I started this blog worrying that this Labour Government has lost its sense of direction. I end it by saying that the point of the Pension Schemes Bill is being dragged into the vacuum. In Wales, where Torsten Bell is an MP, Labour are about to lose power locally for the first time.
How I wish that Torsten Bell, our pension minister , can get his Bill to enactment so we can at least hold pensions up as an area where Labour got things done.
I believe the easiest way for the Government to get the Pension Schemes Bill over the line in this Parliament would be accept the House of Lords amendment on the mandation powers. In that way all the good provisions would become law at the earliest opportunity. If the Government so strongly feels that it needs to take reserve investment mandation powers, it could introduce a separate Bill in the next Parliament. Although I personally suspect that they would not wish to squander Parliamentary time and their present majority on what is essentially a matter from a previous era.

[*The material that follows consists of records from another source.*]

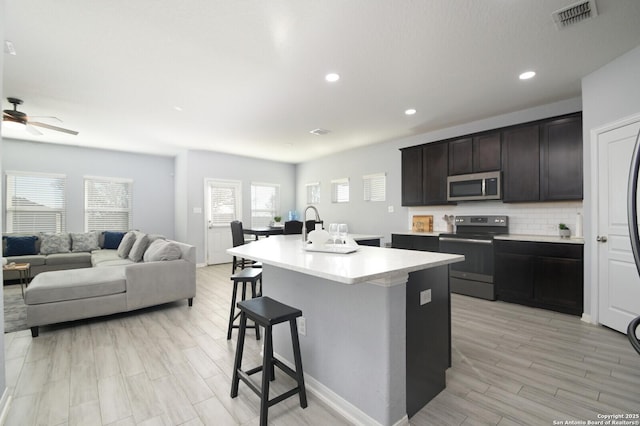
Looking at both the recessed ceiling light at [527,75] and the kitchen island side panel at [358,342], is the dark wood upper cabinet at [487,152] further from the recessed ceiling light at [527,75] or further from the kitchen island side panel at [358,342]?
the kitchen island side panel at [358,342]

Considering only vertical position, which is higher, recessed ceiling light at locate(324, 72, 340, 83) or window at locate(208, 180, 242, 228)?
recessed ceiling light at locate(324, 72, 340, 83)

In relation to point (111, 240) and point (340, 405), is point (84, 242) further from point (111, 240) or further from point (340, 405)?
point (340, 405)

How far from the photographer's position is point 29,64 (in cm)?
292

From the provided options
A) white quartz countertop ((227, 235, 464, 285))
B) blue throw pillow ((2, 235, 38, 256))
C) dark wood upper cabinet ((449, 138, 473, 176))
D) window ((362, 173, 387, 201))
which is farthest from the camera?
window ((362, 173, 387, 201))

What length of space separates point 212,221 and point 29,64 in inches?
176

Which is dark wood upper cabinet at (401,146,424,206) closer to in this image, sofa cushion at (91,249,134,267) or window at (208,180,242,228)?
window at (208,180,242,228)

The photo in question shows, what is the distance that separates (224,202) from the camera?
725 cm

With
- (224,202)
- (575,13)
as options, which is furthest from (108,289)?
(575,13)

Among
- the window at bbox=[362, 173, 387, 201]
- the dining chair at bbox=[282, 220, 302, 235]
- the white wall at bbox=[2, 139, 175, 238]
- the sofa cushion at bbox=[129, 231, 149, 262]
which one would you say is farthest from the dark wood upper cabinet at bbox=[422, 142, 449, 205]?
the white wall at bbox=[2, 139, 175, 238]

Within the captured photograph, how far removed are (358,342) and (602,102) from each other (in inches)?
141

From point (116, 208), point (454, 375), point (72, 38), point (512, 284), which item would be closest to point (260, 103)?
point (72, 38)

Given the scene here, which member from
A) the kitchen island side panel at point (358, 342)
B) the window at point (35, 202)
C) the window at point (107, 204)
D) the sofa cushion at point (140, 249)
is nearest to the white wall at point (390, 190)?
the kitchen island side panel at point (358, 342)

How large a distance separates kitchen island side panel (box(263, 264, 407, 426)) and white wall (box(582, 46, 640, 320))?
118 inches

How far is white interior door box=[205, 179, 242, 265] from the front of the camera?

The mandation power has nothing to do with pensions, it is an attempt by the Treasury to force pension funds to jump on a bandwagon which was only partly successful in different countries and market conditions in providing a vehicle for companies to obtain capital for growth plans which could not otherwise be funded without Treasury support.

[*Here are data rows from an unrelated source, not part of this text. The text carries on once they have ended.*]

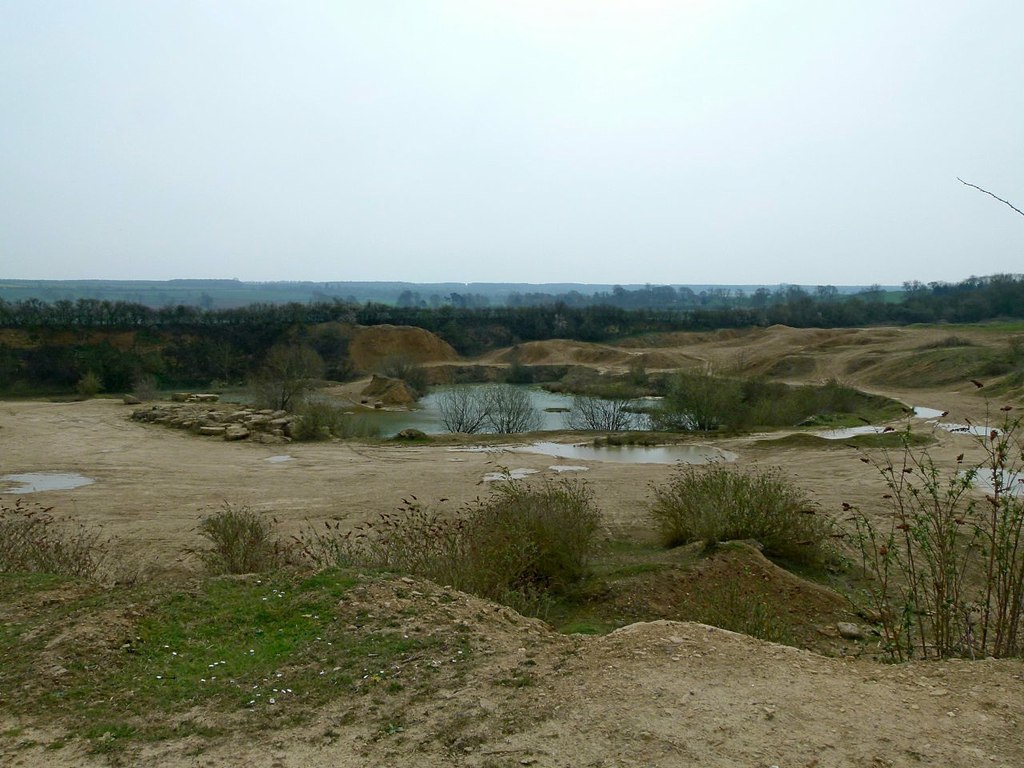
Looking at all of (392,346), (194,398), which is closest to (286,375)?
(194,398)

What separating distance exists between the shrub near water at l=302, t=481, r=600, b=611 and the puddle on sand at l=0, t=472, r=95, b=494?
11406mm

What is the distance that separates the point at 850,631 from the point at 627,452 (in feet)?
54.2

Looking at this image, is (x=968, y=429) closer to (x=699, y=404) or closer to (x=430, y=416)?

The problem now becoming apparent in the US is that private capital, not subject to private market disciplines, is that the model only works if the yield from a private capital investment sufficiently outstrips the yield obtained from lower risk investments to compensate from the much higher failure rate associated with speculative investments. Instead the private capital funds are increasing looking to acquire “cash cow” existing businesses, preferably those quoted in markets where dividend yields and p/e ratios are undervalued. UK insurance companies and professional services limited liability partnerships now appear to be preferred targets. Could someone explain to me how this ownership change contributes to UK growth?
This leaves the speculative growth investment as a liability on the private capital fund’s books and for which the only exit route for the investor is to try and persuade another private capital investor that it is worth more to them. The mandation power forcing pension funds to direct their capital into this asset class therefore leads to over-valuation of assets and future relative investment losses compared to other asset classes – to the detriment of the pension scheme member.
In the UK, the lack of speculative investment capital I strongly believe can be put down to the Pensions Acts of 1995 and 2004, which by focusing entirely on failure effectively forced pension schemes (the then significant market players) to disinvest from Sterling based public markets, including AIM etc. That in turn led to a relative fall in the attractiveness of an IPO in the UK and creating a “doom” cycle for UK equities relative to particularly US peers. If the Government seriously wishes to address this, it needs to ensure that DB and CDC pension funds in particular (as long term and growth investors) are no longer managed against failure measures, represented by Gilt or bond yields. One solution would be to get pension schemes to publish and justify their long term investment returns. In that way high returning speculative investments could have a part to play without the use of mandation powers.